Second, and relatedly, a number of prominent leaders in the energy industry have highlighted that the COVID health crisis underscores the imperative to transition as quickly as possible to a clean energy economy. The President and Chief Executive Officer (CEO) of the New York Power Authority called for investment in clean energy now as it offers two sets of benefits: restarting the economy and addressing the disproportionate adverse impacts that the pandemic and severe weather events are having on low income communities, especially communities of color. The CEO of Xcel Energy recently articulated similar sentiments, seeing COVID as the time for Xcel to accelerate its investment in clean energy as a way to spur economic growth. 

Yet, even if the COVID crisis reinforces the need to accelerate the transition to a clean energy economy, the moment is not without peril and challenge. More than 30 companies recently wrote to Congress, urging it to include clean energy provisions in the next stimulus package to offset COVID-related supply chain disruptions and permitting and construction delays that are slowing industry growth. Clean energy companies are reporting that they have struggled to access the capital needed to undertake projects during the pandemic. Additionally, shifting energy consumption patterns from COVID may drive up demand for natural gas in some parts of the country, making nuclear and coal-powered generation more cost competitive.   

AGs Keeping the Ball Moving Forward for Clean Energy

Attorneys general are continuing the hard work of advancing clean energy goals during the pandemic, although often these goals have a new framing and sense of urgency. For example, AGs called upon FERC to put an immediate moratorium in place for gas and liquified natural gas infrastructure projects. They noted that these projects draw many interested parties, including individual landowners, and many of these potential parties are now dealing with “unprecedented challenges” due to the COVID crisis that make involvement in a new-to-them federal proceeding particularly difficult.

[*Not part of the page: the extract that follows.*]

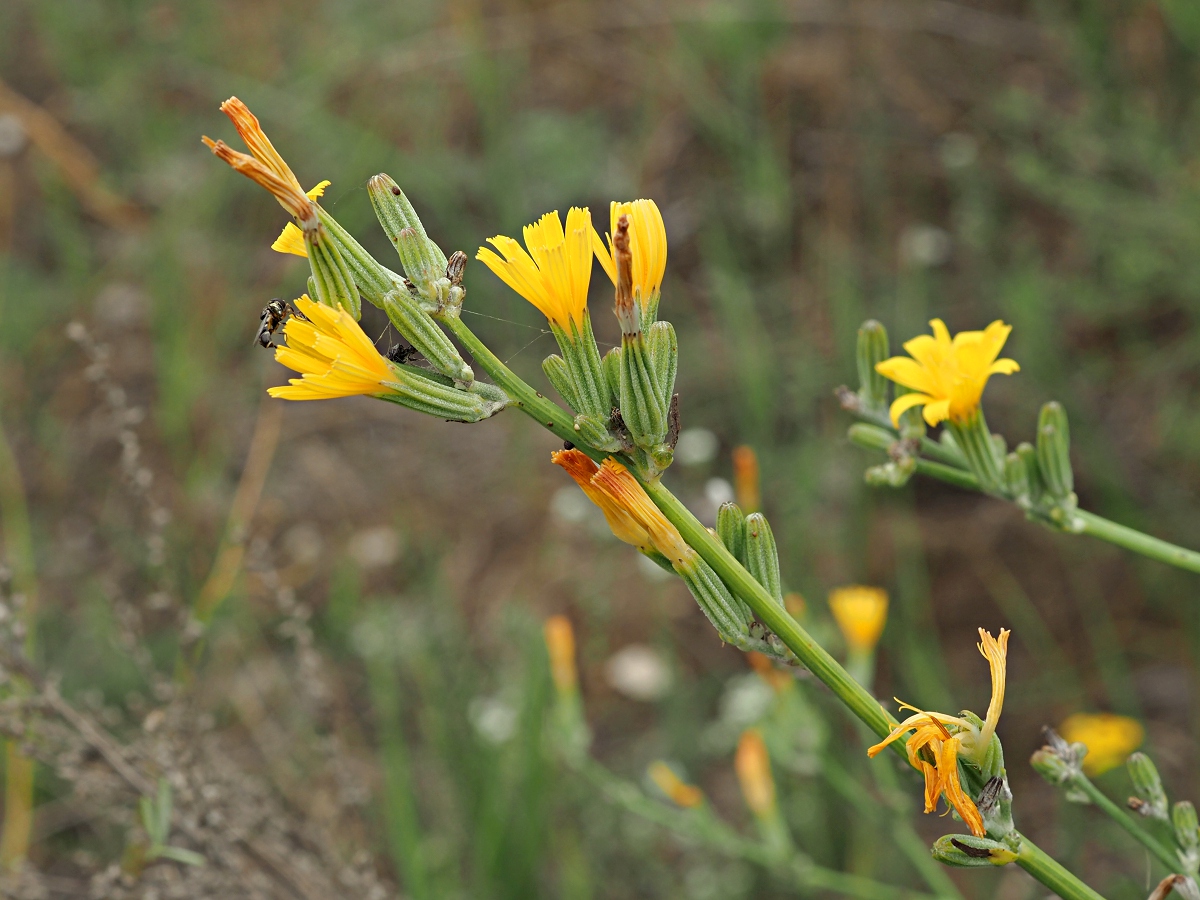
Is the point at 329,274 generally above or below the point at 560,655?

In a recent clean energy victory, 31 AGs submitted a protest letter to FERC, urging the rejection of a petition to take authority over net metering away from the states. There were several other multi-state and individual state AG oppositions to this petition, as well — all pulled together on a tight timeline

On energy efficiency, California Attorney General Xavier Becerra is leading a multistate challenge to the Energy Department's revisions to its Process Rule that set an unreasonably high bar for establishing new efficiency standards, missing out on significant energy savings as a result. A multistate coalition also commented on an Energy Department rulemaking on its prioritization process, asking the department to comply with the law and allow the energy efficiency program to provide further economic and environmental benefits. 

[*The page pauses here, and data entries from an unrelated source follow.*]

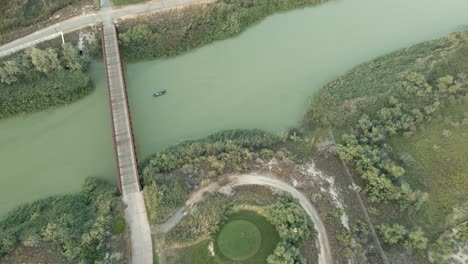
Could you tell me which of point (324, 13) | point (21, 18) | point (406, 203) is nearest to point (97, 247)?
point (406, 203)

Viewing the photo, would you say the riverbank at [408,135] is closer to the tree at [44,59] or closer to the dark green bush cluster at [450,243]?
the dark green bush cluster at [450,243]

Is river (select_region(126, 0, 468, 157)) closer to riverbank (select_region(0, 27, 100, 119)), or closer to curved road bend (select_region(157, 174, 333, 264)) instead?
riverbank (select_region(0, 27, 100, 119))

Consumer Protection in COVID Times

In addition to working for a cleaner and more equitable climate future, attorneys general are active on shorter-term consumer protection issues related to COVID. AGs are working to make sure that people struggling with unemployment, illness, and other effects of the pandemic are able to keep the lights on even as their bills rise. In a petition seeking to halt disconnections, Virginia Attorney General Mark Herring noted how essential uninterrupted access to power, heat, light, and water is for Virginians remaining in their homes to protect public health and safety. Multiple AGs have advocated for moratoria on utility disconnections in their states. And attorneys general are also on the lookout to warn citizens about scams, particularly as bad actors may try to exploit concerns about high utility bills during the pandemic.

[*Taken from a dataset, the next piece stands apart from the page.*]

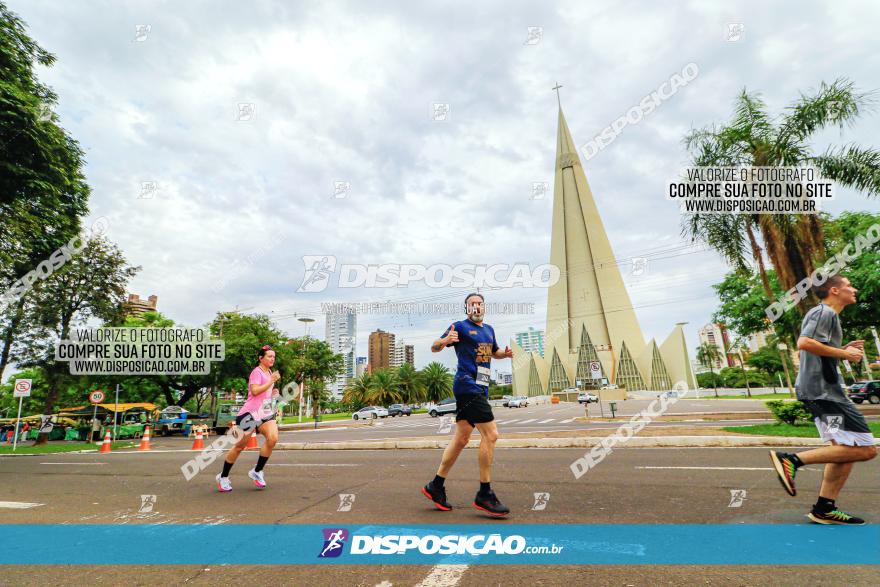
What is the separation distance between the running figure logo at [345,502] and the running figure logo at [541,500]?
193 centimetres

These actions are only a small sampling of the extensive consumer protection and clean energy efforts underway in AG offices across the country. Advocating for consumers and state clean energy goals is business as usual for AGs. The challenges of COVID highlight the continued importance of and need for this work.

Jessica R. Bell is Clean Energy Attorney and Hampden T. Macbeth is Staff Attorney, both at the State Energy & Environmental Impact Center.